→ **Brief**: Lines with "species": copy each one from the listing below.

→ **Material supplied**:
----------------------------------------

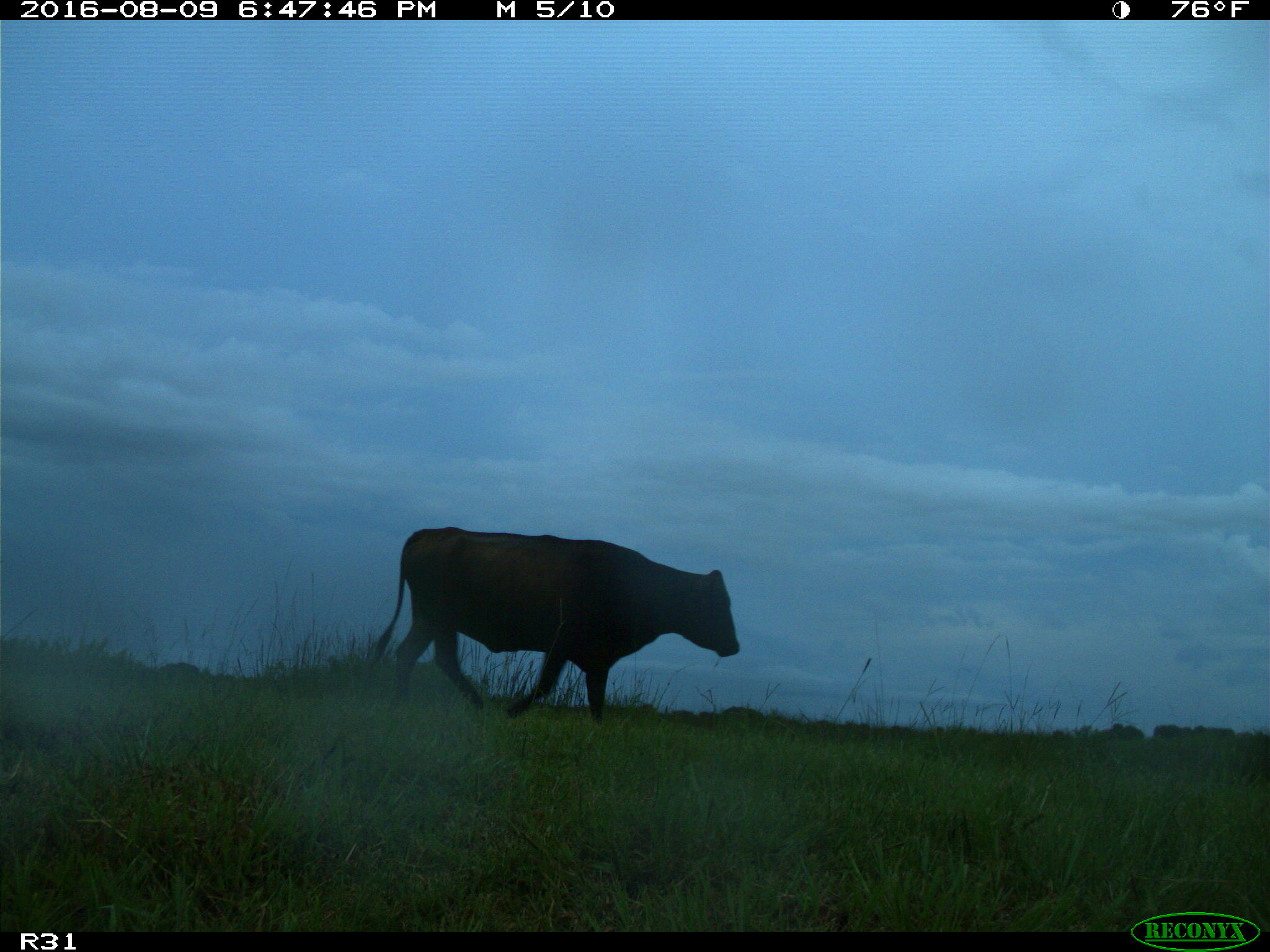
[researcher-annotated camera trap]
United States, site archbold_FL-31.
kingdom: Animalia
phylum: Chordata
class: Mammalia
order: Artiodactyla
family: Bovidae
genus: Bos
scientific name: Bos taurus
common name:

----------------------------------------

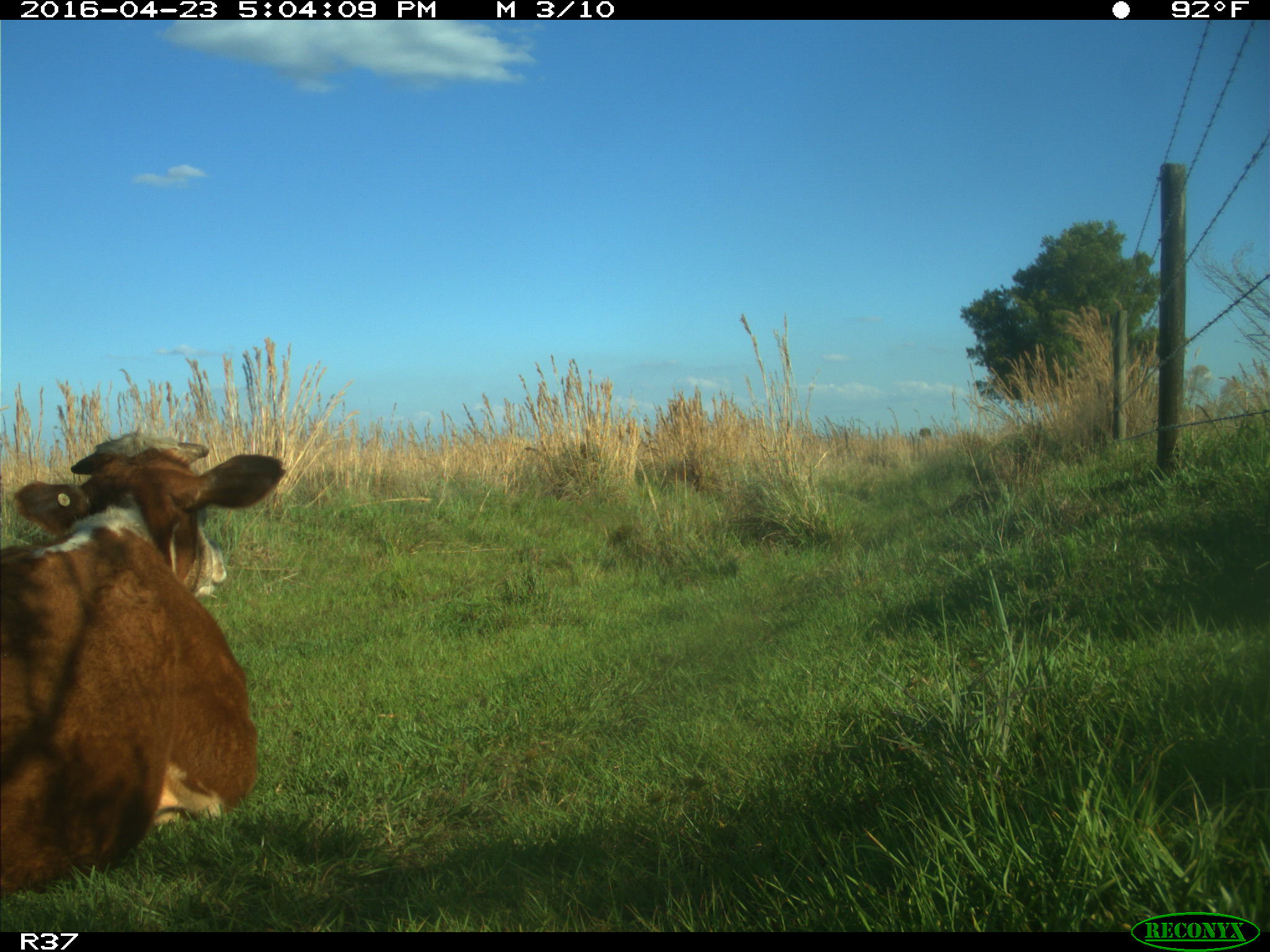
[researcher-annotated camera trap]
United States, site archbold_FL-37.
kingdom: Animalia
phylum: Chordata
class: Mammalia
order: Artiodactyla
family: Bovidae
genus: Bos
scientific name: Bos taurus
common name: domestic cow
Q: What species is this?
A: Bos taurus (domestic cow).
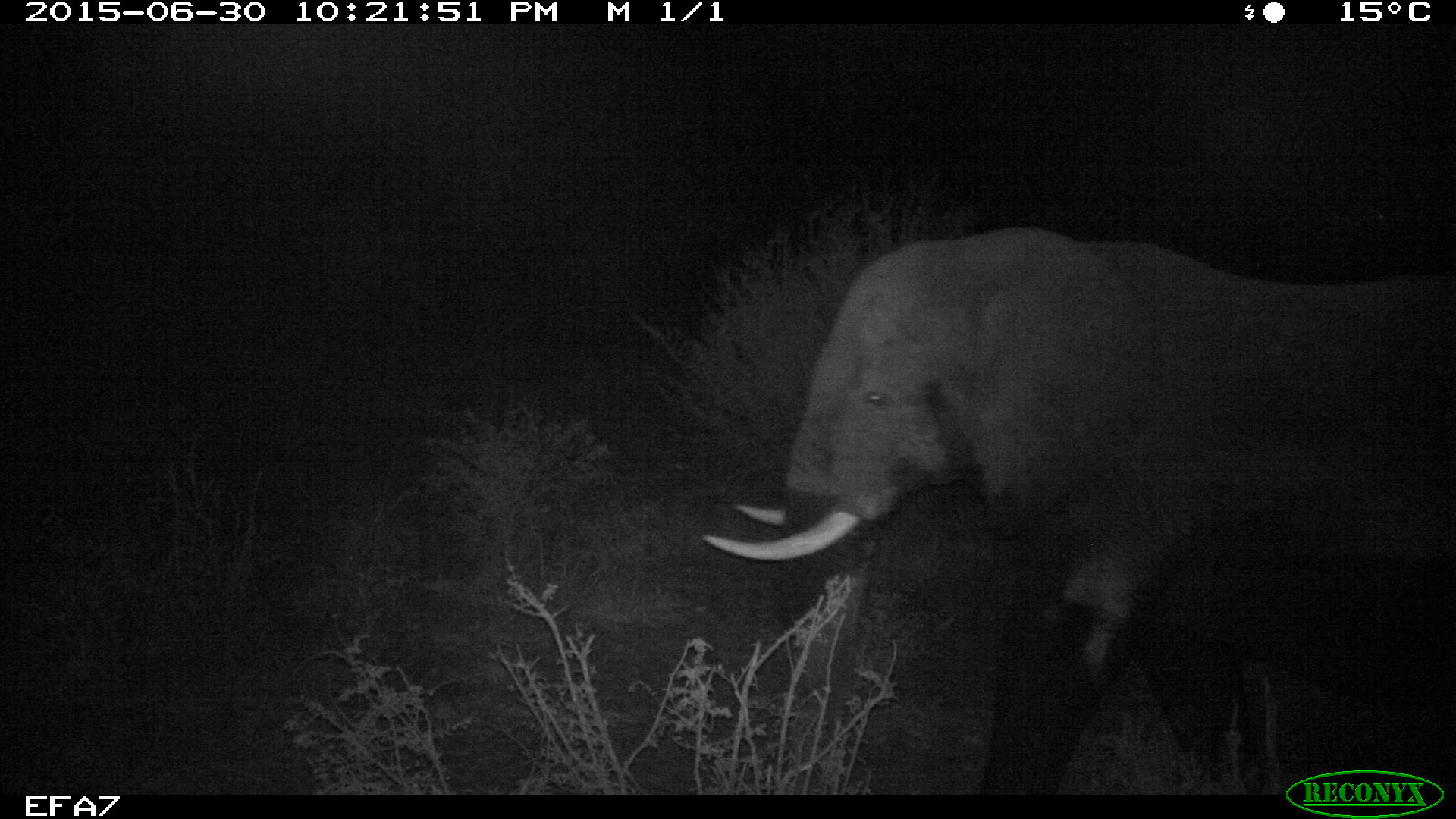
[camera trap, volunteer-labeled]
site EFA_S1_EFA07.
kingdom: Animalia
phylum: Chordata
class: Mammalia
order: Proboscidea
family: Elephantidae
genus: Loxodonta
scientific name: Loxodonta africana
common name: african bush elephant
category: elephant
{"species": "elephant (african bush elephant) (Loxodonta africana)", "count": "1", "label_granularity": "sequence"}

----------------------------------------

→ **Answer section**:
Q: What species is this?
{"species": "elephant (african bush elephant) (Loxodonta africana)", "count": "1", "label_granularity": "sequence"}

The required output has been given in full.